Another thing that can be noticed here is that if the scaling is quite large or small, the character’s feet will have a hard time reaching the IK targets. This is doubly the case considering they allow the legs to compress but never to extend further. To deal with this problem, whenever the feet have a hard time reaching the targets they allow some downward displacement on the hips to shorten that gap. The hip upward/downward motion is then smoothed out via springs.
For motion on slopes, they animated specific loco cycles but did not create specific versions of starts, stops and pivots due to the sheer number of assets it would require. For these cases, Laurent outlined their solution: Grab the ground normal below the character and rotate the feet locations of the current animation by this normal to obtain the IK targets.
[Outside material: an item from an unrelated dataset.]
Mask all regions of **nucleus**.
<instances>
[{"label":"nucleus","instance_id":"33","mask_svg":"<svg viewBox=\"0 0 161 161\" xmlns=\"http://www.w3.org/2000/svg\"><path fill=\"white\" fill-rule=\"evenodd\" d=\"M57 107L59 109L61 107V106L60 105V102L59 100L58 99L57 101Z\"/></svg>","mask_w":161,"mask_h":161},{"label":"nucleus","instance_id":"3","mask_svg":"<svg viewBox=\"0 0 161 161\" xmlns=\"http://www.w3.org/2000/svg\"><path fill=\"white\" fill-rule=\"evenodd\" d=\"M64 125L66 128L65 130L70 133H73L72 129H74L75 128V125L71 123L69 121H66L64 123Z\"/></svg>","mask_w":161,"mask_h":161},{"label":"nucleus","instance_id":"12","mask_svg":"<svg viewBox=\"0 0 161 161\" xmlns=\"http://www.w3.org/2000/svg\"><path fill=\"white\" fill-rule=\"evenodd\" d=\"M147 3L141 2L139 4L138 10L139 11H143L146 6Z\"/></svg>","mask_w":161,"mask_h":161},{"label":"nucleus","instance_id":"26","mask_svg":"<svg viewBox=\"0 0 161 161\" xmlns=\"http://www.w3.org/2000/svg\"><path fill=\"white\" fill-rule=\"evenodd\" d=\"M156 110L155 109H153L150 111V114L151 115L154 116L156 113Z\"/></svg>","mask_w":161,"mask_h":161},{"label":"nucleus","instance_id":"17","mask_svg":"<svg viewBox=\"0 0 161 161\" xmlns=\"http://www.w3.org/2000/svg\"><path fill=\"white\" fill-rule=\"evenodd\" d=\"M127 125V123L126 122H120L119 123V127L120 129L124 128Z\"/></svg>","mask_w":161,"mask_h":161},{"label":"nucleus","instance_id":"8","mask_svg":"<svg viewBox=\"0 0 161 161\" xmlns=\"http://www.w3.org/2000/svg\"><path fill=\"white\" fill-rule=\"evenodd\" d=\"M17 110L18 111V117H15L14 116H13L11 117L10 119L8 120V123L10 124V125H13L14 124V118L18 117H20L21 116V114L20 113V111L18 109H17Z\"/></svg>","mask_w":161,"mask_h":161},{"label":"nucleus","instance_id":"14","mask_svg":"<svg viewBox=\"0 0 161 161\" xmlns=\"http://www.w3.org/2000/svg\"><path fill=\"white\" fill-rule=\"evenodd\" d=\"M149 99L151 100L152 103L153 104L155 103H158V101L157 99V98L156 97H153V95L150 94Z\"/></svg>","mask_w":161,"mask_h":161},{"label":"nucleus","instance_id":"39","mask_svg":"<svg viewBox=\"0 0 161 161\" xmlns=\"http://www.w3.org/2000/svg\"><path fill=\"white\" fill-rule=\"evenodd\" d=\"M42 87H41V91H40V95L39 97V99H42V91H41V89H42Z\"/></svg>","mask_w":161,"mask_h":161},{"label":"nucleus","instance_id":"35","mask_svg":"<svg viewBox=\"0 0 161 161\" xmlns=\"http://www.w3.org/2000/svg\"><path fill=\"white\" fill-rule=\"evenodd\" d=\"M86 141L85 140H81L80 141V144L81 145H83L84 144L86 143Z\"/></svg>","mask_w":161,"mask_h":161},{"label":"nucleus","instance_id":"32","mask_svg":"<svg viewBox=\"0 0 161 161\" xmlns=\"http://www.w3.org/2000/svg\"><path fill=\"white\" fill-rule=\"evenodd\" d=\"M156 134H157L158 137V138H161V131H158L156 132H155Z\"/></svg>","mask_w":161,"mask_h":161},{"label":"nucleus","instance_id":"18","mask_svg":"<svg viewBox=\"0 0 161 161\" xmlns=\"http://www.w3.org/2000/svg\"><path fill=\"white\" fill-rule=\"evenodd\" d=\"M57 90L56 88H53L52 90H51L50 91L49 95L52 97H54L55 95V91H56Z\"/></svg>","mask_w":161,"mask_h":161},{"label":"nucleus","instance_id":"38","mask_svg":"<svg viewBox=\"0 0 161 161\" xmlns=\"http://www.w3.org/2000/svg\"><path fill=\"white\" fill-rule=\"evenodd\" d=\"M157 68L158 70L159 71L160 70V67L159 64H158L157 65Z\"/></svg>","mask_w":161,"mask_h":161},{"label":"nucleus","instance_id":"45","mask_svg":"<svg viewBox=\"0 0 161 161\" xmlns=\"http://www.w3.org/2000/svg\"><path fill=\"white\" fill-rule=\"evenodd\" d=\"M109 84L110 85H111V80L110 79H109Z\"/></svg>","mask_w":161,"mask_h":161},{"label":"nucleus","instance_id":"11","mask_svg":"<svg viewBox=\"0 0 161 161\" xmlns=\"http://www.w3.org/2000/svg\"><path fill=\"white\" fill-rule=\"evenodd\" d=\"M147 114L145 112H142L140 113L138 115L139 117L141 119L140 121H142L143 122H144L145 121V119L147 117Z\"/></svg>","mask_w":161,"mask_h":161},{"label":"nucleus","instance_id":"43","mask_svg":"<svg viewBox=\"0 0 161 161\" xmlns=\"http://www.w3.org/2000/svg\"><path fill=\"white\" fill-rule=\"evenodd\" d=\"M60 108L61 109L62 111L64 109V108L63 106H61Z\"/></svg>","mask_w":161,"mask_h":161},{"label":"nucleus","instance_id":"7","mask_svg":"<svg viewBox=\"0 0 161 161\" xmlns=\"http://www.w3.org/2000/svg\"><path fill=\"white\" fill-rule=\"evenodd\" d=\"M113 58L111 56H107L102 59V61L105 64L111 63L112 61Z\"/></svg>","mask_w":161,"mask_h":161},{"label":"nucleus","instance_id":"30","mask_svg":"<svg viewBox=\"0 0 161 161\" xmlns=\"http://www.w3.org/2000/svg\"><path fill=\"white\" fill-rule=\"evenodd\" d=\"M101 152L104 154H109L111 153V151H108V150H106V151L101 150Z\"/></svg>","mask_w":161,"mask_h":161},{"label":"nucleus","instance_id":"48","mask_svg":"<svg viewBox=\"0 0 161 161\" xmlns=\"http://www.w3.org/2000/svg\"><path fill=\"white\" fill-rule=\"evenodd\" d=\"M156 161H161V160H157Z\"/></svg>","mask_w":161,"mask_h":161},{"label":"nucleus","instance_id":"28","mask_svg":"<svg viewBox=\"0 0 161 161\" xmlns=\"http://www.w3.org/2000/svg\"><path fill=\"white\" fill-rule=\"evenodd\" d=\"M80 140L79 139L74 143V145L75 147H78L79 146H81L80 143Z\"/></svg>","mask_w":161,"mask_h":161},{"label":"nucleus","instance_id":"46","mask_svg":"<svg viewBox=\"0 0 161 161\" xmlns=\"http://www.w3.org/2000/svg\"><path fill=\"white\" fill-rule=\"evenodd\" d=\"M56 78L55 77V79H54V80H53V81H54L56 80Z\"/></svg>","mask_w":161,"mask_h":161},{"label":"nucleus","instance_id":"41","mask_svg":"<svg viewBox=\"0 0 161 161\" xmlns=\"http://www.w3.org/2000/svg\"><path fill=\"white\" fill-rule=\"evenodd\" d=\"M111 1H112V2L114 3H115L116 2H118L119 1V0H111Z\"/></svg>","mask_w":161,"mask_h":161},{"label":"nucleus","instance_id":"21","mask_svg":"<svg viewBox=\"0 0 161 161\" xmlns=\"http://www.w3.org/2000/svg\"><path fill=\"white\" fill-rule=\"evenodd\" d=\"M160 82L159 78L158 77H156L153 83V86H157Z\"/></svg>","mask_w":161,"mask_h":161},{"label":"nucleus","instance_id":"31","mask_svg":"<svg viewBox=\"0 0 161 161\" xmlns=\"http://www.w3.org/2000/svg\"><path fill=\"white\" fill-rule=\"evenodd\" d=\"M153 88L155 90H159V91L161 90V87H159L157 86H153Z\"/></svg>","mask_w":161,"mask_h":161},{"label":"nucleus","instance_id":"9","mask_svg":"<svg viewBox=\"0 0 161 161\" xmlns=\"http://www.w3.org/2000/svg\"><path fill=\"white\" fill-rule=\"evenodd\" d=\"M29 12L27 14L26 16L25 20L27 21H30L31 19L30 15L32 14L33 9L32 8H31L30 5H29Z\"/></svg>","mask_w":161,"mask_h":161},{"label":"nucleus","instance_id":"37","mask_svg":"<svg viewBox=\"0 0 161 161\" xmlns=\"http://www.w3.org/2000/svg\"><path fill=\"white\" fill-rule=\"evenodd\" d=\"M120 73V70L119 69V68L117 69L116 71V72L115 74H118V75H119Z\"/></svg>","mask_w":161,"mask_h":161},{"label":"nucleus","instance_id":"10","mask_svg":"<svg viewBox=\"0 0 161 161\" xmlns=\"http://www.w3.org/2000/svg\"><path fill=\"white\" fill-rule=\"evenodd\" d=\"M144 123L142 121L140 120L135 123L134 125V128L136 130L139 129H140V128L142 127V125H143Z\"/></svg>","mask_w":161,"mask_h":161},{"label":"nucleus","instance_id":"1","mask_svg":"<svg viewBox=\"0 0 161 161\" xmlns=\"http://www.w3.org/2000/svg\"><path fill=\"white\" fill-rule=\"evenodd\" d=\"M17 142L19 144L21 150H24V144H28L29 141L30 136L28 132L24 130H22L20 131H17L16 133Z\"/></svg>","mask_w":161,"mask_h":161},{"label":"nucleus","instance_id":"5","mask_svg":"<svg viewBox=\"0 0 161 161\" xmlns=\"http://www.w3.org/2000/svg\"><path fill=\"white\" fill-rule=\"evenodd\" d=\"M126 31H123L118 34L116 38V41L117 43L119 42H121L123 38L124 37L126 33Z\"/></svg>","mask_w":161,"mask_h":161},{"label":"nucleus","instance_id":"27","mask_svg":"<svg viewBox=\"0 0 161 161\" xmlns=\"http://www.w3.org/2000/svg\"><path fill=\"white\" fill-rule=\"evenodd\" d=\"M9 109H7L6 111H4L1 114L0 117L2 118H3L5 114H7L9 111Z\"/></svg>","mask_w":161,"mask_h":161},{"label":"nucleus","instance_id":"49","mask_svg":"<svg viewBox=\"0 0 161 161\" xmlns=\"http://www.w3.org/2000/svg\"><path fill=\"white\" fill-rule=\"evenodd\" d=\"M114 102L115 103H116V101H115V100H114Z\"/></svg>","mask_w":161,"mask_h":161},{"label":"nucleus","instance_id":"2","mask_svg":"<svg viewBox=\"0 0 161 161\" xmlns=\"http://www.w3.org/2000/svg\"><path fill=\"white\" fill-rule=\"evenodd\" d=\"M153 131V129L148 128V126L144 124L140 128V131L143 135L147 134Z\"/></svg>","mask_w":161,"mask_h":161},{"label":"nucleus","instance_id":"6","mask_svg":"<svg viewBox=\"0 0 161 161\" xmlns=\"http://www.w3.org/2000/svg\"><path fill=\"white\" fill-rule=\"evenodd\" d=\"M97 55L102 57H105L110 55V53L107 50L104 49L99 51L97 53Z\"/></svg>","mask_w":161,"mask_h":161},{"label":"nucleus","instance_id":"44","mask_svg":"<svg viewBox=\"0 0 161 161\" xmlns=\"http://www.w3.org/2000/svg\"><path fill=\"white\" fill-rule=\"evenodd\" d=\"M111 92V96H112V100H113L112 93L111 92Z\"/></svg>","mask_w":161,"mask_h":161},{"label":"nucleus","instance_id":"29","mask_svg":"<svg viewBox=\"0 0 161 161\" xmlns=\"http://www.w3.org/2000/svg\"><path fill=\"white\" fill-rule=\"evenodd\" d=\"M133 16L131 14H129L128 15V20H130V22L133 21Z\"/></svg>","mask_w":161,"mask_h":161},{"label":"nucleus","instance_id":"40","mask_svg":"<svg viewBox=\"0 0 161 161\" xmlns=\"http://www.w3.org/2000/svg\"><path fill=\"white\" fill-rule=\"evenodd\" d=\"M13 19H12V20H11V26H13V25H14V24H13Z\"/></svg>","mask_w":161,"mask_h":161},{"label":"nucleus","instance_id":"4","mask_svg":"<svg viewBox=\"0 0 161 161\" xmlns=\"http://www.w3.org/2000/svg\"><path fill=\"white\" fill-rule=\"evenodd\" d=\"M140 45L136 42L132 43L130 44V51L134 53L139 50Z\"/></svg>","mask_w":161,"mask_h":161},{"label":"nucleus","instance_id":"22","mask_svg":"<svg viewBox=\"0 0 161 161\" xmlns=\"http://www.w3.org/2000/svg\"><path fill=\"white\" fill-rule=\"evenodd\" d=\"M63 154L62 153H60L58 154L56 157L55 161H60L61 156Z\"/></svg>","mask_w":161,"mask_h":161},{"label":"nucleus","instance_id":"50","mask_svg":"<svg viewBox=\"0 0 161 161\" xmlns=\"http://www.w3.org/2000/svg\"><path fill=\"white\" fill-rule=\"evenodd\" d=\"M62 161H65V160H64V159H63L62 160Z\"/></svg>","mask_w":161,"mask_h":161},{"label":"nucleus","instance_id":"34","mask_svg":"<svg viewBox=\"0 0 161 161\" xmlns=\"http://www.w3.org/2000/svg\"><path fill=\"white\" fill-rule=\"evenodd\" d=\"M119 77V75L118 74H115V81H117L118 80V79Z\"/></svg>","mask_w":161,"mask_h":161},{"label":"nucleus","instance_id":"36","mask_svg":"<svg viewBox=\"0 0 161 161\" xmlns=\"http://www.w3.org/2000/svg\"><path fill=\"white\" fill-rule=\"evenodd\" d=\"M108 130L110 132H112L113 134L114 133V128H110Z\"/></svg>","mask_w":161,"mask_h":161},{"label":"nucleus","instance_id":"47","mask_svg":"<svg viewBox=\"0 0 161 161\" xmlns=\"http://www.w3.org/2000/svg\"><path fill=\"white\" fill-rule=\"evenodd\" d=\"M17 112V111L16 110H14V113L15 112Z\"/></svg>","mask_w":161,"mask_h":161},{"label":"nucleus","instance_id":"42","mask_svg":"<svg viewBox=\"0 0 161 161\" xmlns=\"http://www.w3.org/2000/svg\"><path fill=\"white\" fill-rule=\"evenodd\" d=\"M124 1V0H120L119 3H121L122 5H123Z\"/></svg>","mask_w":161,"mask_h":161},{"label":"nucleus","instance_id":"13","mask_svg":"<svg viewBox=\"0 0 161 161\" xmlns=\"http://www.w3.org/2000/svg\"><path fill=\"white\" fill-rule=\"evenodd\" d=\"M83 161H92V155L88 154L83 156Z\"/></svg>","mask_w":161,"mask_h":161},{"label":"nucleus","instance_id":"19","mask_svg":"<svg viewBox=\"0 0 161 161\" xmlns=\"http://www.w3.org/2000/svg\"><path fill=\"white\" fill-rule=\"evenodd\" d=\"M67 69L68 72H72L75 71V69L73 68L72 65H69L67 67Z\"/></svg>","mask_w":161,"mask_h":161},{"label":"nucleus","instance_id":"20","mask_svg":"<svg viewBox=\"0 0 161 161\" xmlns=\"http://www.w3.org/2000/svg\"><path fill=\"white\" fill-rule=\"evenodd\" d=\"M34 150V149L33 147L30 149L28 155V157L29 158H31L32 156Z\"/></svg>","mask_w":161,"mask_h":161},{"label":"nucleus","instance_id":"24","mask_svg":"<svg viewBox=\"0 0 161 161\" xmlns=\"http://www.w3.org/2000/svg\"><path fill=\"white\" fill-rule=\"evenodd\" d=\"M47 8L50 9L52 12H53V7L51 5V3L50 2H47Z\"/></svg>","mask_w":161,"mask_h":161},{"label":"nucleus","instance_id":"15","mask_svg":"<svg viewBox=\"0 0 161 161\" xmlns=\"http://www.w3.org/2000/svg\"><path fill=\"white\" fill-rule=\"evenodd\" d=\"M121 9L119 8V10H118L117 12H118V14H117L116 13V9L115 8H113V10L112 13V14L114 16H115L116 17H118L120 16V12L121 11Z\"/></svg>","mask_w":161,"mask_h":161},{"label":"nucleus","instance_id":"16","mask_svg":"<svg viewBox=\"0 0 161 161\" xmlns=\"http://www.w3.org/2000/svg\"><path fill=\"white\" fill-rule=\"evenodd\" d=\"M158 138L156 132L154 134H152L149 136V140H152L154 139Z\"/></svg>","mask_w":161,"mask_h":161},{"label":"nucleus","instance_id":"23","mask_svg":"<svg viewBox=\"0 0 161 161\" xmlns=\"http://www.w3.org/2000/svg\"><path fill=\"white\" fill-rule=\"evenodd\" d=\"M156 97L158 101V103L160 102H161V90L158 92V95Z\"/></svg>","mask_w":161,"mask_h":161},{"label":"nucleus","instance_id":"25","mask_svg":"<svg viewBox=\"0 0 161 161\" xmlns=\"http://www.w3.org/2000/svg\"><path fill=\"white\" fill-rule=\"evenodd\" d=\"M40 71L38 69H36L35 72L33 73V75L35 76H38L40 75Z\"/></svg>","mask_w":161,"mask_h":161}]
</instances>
All that is required then is some leg IK (as in the stride warping) to get the feet to reach the IK targets.
Slope warping. Original foot positions in the animation are in red.
In my opinion, these were the highlights of Laurent’s great talk. He ends by showing some footage of the game created by users; the quality of animations can be noticed immediately. The visual fidelity of the results is even more impressive when you consider how much each animation is being modified to achieve the speed and responsiveness required for the design of the game.
There you have it, in my opinion the best 2 talks related to animation programming of the last year. If you have the time, I strongly suggest checking out the video links provided to watch the talks in their entirety. There are tons of details mentioned in there that I didn’t highlight in this article.
On a closing note, big thanks are in order for Simon Clavet and Laurent Delayen for taking the time to share their findings and results with the rest of us. It’s pretty obvious that the concepts they shared here will be having an impact on the world of game animation tech for the years to come. I can’t wait to see what 2017 will bring!